--- Aim of the task ---
Your copy of the lines below must match them exactly and contain no images.
┌──
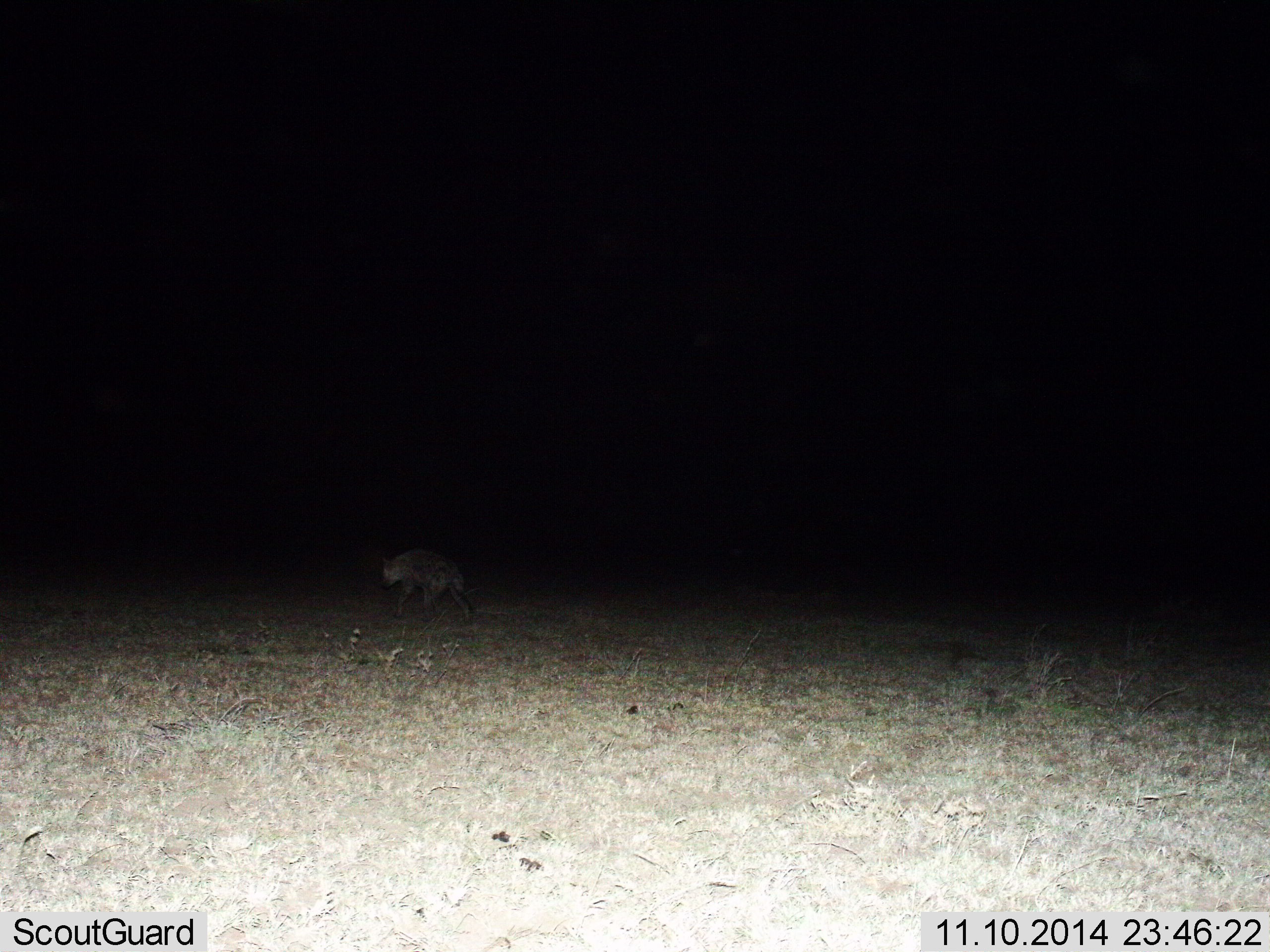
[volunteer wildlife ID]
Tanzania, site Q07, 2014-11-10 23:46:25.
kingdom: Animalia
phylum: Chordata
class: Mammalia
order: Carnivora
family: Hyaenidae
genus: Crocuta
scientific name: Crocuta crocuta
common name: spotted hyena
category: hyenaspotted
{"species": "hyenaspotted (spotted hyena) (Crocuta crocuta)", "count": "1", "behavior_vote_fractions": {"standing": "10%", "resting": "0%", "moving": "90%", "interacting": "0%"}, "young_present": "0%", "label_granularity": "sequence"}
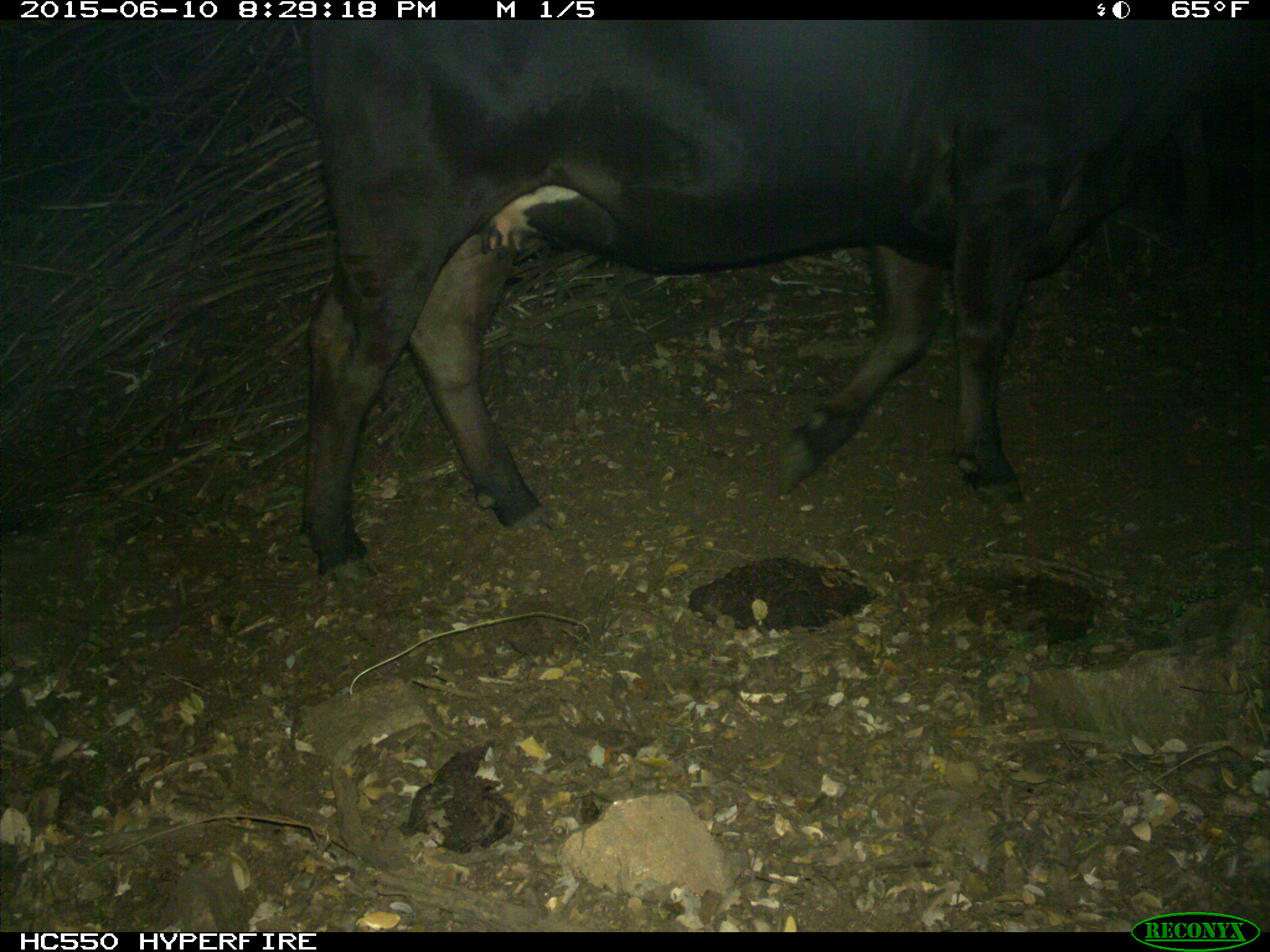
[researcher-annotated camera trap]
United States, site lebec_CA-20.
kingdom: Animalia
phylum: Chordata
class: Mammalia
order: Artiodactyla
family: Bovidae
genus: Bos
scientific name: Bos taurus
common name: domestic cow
└──
--- Output of the exercise ---
[volunteer wildlife ID]
Tanzania, site Q07, 2014-11-10 23:46:25.
kingdom: Animalia
phylum: Chordata
class: Mammalia
order: Carnivora
family: Hyaenidae
genus: Crocuta
scientific name: Crocuta crocuta
common name: spotted hyena
category: hyenaspotted
{"species": "hyenaspotted (spotted hyena) (Crocuta crocuta)", "count": "1", "behavior_vote_fractions": {"standing": "10%", "resting": "0%", "moving": "90%", "interacting": "0%"}, "young_present": "0%", "label_granularity": "sequence"}
[researcher-annotated camera trap]
United States, site lebec_CA-20.
kingdom: Animalia
phylum: Chordata
class: Mammalia
order: Artiodactyla
family: Bovidae
genus: Bos
scientific name: Bos taurus
common name: domestic cow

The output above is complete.